## SELECTED EXTRACT:

The College Investor



00:00 Conversation with Robert Farrington


Jonathan Hughes: [00:00:00] Robert Farrington is a millennial money expert and founder of The College Investor. He's on a mission to help millennials get out of student debt and start building wealth for their future. And he also helps parents make smart choices about college financing options and navigating the complex world of paying for school.

We know what that's like. Through his work at, Robert has emerged as one of the nation's leading student loan debt experts. And if his name sounds familiar, you may have seen his writing in Forbes or the Huffington Post. Welcome to the MEFA podcast, Robert Farrington. How are you?

Robert Farrington: I'm great. Thanks so much for having me. I'm excited to be here.

Jonathan Hughes: I gave everyone the kind of high level, introduction. But why don't you tell folks exactly what it is that you do at the College Investor?

Robert Farrington: Yeah, so I am the [00:01:00] unintentional financial guy. Never planned on writing about this stuff or talking about this stuff. I really wanted to start the College Investor as a side hustle to share the fun stuff about building wealth. And I wanted to talk about side hustling, earning more money. Maximizing your income so that you could start to invest and build wealth for the future. But then like many millennials and young adults my age, I had student loans and this was over a decade ago.

At this point in time, I started encountering problems with my own loan servicer. when they were misapplying payments and kicking me out of direct debit. And this was in 2009 well before anyone was talking about the student loan debt crisis and this being a thing. So what does any good blogger do?

I started writing about it and that was some of the earliest work that I published that really started resonating with people and I couldn't tell you the comments of people saying, me too, this is a problem and no one's talking about it, nobody's addressing it. And so I started really writing and learning [00:02:00] and understanding and researching more about what the heck is going on with student loans.

And of course like I said, that was what? 2009? So we've all grown up since then. Now us millennials are having kids. We're thinking about saving and paying for college and people are trying to avoid these same situations that they found themselves in. And so really have started talking a lot about all of this stuff, right?

So getting out of student loan debt to build and invest for the future is still my favorite topic. But of course that really relates to saving and paying for college and helping set up your kids and all types of personal finance subjects as well.

Jonathan Hughes: Let's get to it then. As someone who follows higher education and college costs and writes about it for a living, what do you see as the emerging trends in higher education, particularly from the financing side?

What's happening in general with the cost and with the bigger picture of how people afford college?

Robert Farrington: Yeah, I think, we really at this inflection point where there's a big realization that the costs have gotten to a point where they are just [00:03:00] really being a burden on people. And I just remember growing up when I was in high school and it was this mindset that every single American should go to college.

And if you didn't go to college, you were a failure, and that is how our teachers and our guidance counselors and the media portrayed everything. And I do think it's I view it as a pendulum, and so this pendulum swung out to the farthest extent, and that was probably the early 2000s to the 2010s, was, like, full extent, pendulum swung out to everyone needs to go to college, and I think since that time.

## GOAL:
Reproduce the passage of the interview transcript between "00:00 Conversation with" and "to be here.", inclusive. Draw only on the interview transcript for every answer.

## MATERIAL SUPPLIED:
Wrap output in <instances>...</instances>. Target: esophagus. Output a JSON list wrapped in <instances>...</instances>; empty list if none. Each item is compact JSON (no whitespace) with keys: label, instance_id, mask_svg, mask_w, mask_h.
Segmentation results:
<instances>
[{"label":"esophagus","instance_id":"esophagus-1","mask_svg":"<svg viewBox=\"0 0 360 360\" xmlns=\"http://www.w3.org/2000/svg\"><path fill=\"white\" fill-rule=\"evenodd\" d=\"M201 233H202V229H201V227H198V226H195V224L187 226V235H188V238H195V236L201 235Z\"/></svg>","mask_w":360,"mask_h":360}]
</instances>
==
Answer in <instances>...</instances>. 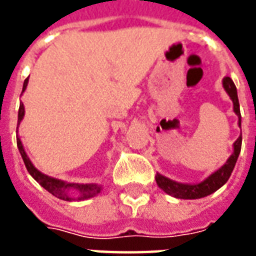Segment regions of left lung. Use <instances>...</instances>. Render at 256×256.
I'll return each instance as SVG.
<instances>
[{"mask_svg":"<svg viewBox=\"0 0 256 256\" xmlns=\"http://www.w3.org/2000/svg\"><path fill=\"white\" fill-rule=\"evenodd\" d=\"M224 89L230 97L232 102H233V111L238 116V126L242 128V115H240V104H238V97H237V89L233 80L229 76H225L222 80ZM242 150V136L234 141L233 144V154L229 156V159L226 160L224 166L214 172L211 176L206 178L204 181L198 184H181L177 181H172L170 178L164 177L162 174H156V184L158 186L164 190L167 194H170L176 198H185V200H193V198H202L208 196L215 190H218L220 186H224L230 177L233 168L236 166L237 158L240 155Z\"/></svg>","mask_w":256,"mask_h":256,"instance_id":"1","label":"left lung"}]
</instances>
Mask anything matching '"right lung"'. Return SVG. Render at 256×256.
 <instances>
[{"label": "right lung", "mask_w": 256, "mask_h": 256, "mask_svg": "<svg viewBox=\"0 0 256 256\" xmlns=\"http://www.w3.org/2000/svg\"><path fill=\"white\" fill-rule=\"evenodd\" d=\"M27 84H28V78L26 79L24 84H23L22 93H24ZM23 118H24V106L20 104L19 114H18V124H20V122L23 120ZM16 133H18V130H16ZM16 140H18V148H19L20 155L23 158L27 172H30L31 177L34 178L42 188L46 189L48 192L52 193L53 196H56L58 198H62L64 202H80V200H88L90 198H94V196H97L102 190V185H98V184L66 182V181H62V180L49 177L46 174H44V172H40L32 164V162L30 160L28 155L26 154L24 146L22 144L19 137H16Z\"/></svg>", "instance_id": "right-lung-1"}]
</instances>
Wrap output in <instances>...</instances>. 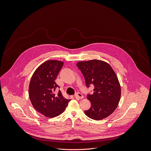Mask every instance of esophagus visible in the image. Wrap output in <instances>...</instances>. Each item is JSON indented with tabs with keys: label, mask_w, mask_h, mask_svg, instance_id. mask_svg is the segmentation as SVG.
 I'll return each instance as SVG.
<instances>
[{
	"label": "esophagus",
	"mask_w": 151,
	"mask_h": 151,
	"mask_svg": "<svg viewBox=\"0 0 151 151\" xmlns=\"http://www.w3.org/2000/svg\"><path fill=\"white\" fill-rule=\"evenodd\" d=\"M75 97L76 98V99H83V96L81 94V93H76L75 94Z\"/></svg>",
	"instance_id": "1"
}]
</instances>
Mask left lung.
* * *
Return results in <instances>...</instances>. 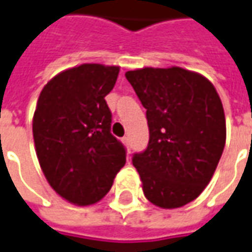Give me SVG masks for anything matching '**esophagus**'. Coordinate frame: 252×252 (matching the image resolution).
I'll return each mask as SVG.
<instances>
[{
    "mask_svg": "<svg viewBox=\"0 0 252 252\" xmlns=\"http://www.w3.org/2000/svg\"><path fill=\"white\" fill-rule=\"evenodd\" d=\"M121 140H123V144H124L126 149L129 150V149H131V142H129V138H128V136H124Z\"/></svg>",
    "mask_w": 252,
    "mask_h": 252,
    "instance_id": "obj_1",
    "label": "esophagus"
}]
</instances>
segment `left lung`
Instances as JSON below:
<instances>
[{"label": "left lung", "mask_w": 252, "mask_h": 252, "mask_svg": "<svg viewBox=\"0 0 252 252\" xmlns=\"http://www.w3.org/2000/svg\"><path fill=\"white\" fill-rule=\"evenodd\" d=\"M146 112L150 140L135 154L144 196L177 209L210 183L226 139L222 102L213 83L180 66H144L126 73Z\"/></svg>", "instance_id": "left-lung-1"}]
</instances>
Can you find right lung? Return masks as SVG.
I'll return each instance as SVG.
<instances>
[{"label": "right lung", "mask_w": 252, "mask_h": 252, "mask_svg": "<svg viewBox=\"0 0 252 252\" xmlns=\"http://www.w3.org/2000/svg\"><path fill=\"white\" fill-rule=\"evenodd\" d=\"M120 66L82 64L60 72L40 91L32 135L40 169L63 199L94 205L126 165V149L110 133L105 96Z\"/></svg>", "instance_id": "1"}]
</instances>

## COMPLETE ANSWER:
00:00 Conversation with Robert Farrington


Jonathan Hughes: [00:00:00] Robert Farrington is a millennial money expert and founder of The College Investor. He's on a mission to help millennials get out of student debt and start building wealth for their future. And he also helps parents make smart choices about college financing options and navigating the complex world of paying for school.

We know what that's like. Through his work at, Robert has emerged as one of the nation's leading student loan debt experts. And if his name sounds familiar, you may have seen his writing in Forbes or the Huffington Post. Welcome to the MEFA podcast, Robert Farrington. How are you?

Robert Farrington: I'm great. Thanks so much for having me. I'm excited to be here.